Quem conhece um mínimo de história, sabe que não é a primeira vez que a mídia corporativa brasileira é porta-voz de uma espécie de gritaria generalizada em defesa de um dos lados em guerras nas quais o Brasil não tinha qualquer envolvimento.
Até aí não haveria muita diferença em relação ao que se verifica agora com a Guerra na Ucrânia, se não fosse o papel central que a mídia assumiu na contemporaneidade.
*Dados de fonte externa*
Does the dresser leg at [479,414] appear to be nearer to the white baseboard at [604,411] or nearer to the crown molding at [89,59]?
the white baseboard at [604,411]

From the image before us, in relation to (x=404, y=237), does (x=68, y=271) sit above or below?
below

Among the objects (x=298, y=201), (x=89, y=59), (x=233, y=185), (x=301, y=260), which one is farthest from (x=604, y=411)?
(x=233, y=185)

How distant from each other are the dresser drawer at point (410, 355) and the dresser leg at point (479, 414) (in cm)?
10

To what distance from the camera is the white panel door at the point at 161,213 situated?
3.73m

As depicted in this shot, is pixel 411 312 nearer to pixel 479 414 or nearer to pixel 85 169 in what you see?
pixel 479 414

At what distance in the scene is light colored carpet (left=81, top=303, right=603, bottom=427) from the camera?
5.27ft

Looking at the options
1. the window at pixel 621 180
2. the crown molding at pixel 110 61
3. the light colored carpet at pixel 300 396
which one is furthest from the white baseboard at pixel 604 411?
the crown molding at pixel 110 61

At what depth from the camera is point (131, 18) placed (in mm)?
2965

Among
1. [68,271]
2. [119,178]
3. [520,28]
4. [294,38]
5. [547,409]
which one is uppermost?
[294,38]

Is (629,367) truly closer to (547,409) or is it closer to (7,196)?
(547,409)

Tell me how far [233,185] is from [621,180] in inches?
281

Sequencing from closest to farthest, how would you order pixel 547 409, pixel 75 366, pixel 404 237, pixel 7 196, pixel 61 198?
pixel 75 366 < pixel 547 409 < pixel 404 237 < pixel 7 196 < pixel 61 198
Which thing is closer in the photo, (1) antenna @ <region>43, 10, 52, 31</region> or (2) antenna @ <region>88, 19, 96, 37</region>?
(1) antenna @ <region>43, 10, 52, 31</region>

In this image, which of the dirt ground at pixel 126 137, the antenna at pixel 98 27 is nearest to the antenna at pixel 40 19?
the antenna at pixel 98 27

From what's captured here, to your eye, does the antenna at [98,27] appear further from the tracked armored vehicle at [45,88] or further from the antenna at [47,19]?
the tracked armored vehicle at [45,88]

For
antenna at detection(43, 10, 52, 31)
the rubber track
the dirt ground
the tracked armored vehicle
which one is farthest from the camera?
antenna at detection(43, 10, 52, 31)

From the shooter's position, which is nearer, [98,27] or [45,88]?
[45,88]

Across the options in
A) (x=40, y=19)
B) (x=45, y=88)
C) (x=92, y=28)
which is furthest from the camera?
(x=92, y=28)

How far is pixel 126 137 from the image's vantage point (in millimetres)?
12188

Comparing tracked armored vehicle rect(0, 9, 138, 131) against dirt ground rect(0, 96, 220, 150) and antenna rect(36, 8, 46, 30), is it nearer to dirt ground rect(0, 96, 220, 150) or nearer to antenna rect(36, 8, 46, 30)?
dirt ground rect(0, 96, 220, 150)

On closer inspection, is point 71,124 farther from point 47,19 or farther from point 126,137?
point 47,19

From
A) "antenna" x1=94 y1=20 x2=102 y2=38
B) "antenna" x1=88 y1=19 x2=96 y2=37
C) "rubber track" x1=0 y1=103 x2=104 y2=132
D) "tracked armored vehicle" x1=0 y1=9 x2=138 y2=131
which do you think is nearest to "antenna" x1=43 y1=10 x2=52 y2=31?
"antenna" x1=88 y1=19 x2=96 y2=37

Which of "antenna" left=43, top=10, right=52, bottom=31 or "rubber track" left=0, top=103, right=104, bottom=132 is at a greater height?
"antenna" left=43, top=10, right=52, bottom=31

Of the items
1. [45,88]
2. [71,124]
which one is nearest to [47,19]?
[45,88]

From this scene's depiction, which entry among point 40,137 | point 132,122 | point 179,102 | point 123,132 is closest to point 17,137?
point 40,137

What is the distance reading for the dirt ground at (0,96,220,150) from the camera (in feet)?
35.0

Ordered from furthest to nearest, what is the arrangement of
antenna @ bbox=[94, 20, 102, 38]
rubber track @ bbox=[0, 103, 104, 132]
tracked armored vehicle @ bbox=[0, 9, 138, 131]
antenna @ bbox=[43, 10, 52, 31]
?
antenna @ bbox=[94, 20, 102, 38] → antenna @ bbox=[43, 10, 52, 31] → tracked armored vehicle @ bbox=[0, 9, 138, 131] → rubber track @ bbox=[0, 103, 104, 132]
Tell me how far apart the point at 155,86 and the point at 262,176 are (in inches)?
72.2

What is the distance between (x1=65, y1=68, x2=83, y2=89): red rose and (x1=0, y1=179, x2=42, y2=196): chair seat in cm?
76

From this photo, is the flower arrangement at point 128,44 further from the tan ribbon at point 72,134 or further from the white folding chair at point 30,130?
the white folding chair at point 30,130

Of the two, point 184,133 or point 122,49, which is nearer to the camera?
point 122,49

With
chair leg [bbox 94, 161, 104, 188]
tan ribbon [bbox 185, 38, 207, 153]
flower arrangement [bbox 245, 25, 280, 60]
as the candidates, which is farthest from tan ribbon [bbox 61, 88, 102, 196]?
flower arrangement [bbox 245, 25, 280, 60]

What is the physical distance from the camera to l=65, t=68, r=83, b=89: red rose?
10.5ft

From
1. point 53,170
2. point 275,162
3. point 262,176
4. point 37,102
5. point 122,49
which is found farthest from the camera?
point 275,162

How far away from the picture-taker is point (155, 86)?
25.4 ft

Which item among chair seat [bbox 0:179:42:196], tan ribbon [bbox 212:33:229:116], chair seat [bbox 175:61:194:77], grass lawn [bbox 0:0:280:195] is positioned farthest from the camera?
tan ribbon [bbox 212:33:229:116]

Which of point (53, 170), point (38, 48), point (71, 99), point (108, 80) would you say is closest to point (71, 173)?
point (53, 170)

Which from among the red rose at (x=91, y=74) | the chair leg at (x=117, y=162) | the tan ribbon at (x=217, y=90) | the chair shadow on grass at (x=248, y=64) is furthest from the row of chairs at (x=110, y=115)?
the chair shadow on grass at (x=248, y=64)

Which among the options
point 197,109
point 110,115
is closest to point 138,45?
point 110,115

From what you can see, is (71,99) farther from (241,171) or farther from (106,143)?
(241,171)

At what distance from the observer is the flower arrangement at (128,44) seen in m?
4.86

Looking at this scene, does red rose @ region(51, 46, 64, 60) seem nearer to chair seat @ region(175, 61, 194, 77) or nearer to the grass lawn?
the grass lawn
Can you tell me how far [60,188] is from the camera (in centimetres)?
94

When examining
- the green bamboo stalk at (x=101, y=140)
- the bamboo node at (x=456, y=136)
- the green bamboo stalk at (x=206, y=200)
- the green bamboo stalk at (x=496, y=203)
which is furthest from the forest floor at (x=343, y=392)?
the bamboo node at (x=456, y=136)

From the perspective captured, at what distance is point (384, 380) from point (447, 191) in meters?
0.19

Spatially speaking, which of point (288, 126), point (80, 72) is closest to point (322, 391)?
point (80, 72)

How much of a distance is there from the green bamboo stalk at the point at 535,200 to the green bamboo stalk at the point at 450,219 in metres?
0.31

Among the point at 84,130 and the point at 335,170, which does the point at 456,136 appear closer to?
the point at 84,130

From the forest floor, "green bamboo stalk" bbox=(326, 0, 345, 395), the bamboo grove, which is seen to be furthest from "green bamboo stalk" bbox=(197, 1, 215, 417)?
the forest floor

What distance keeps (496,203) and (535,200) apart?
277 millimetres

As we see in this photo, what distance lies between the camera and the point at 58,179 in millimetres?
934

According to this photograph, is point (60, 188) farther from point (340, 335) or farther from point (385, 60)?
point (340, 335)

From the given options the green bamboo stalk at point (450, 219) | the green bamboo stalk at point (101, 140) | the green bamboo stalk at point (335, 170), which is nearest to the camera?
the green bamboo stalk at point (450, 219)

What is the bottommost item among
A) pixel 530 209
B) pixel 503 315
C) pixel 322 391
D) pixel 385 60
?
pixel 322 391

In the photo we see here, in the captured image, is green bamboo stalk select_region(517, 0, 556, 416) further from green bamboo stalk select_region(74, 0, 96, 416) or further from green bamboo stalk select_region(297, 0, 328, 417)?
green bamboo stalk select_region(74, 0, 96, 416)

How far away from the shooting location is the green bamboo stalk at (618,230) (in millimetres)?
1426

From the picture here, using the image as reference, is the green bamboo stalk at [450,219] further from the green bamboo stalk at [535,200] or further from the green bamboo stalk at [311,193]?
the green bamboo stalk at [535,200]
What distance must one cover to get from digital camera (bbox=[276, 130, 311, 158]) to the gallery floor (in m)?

Se não fossem, também, os grandes e gravíssimos prejuízos que tal envolvimento pode trazer para o Brasil e os brasileiros.
Desde que esta guerra começou oficialmente, todos os noticiários de jornais, rádios e TVs da mídia corporativa brasileira deixaram de lado qualquer assunto relativo ao país e só falam no conflito no Leste Europeu, apresentando-o da forma mais unilateral possível.
Seguem à risca as visões e interesses de uma das partes envolvida: os Estados Unidos e seus aliados europeus, integrantes do Tratado do Atlântico Norte, (OTAN) uma aliança militar, que deveria ter acabado, quando da extinção de seu equivalente, o Pacto de Varsóvia, após o fim da URSS, em 1991.
Pela visão “Ocidental” (leia-se Estados Unidos e Europa), a Rússia, país que vem sendo paulatinamente cercado por bases militares da OTAN, foi transformado em agressor.
O presidente Vladimir Putin, por reivindicar segurança para seu país e seus habitantes, está sendo pintado como ditador sanguinário. As ações russas, demandando negociação e cumprimento de compromissos por parte do Ocidente, são demonizadas e proteladas.
O presidente da Ucrânia, Zelensky, de neonazista e fantoche dos Estados Unidos, virou “herói nacional” e o Ocidente é apresentado como “mocinho” e “salvador da humanidade”.
É com esse quadro, absolutamente distorcido e radicalizado, que a mídia corporativa brasileira presta mais um desserviço ao país. Como se não bastasse desinformar e deformar os fatos, ainda cobra definição pró-Estados Unidos/OTAN do governo brasileiro.
Cobrança em parte já contemplada, com o voto do Brasil na Assembleia Geral Extraordinária da ONU somando-se aos que condenam a Rússia e alinhando-se aos Estados Unidos e à Europa.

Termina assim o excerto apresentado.